TAREA ESCRITA: Transcriba sin ninguna alteración las líneas de los registros que van desde la que contiene «How far from» hasta el final de los registros, ambos extremos incluidos.

INFORMACIÓN PROPORCIONADA:
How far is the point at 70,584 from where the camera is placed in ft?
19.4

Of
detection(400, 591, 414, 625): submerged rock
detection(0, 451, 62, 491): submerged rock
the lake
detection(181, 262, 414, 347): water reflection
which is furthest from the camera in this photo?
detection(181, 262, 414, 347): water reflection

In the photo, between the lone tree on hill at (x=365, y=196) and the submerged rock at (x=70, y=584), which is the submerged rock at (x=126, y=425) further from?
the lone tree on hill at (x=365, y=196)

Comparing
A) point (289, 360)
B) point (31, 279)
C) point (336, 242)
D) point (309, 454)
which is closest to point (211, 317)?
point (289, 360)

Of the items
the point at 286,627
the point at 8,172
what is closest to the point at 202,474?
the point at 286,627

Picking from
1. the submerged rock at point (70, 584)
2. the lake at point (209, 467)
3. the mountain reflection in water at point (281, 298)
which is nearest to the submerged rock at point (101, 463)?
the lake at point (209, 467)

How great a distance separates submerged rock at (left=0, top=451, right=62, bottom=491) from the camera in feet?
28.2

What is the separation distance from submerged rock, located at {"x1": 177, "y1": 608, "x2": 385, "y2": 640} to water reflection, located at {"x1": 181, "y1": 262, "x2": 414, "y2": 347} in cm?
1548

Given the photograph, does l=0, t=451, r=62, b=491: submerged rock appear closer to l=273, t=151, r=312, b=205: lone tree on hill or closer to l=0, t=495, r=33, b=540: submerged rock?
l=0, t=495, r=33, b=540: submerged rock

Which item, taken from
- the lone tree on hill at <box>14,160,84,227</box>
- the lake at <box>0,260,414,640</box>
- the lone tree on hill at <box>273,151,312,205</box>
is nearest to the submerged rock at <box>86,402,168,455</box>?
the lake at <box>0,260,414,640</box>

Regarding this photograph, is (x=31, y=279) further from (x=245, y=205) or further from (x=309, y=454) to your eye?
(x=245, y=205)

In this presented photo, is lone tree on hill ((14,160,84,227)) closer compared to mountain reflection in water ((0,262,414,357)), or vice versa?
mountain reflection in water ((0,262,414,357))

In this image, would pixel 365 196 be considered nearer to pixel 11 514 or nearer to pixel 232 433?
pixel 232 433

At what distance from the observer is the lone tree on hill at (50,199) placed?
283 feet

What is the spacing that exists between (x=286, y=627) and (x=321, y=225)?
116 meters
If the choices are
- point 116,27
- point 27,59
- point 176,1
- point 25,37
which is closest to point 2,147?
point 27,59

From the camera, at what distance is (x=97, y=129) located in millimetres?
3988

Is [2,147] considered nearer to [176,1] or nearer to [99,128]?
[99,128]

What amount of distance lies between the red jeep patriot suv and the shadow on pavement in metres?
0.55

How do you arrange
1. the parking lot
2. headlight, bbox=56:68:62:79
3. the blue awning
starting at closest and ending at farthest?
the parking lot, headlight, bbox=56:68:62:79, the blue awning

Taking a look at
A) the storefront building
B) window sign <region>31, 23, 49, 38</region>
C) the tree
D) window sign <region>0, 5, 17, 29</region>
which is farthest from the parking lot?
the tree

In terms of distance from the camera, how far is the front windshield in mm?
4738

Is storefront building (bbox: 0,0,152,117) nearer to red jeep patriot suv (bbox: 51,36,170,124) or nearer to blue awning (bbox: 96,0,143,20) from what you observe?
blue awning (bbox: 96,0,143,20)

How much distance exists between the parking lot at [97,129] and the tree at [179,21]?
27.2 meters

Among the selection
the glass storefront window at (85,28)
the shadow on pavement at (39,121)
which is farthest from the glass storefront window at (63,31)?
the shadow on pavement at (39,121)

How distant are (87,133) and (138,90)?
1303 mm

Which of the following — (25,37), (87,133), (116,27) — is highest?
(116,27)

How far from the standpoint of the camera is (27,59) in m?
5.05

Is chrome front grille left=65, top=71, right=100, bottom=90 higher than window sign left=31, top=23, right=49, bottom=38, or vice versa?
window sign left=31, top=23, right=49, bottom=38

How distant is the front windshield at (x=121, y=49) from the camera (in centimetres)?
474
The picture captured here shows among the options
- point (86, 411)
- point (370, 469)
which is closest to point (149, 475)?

RESULTADO DE LA TAREA:
How far from the standpoint of the camera is (27,59) in m?
5.05

Is chrome front grille left=65, top=71, right=100, bottom=90 higher than window sign left=31, top=23, right=49, bottom=38, or vice versa?
window sign left=31, top=23, right=49, bottom=38

How distant is the front windshield at (x=121, y=49) from the camera (in centimetres)?
474
The picture captured here shows among the options
- point (86, 411)
- point (370, 469)
which is closest to point (149, 475)?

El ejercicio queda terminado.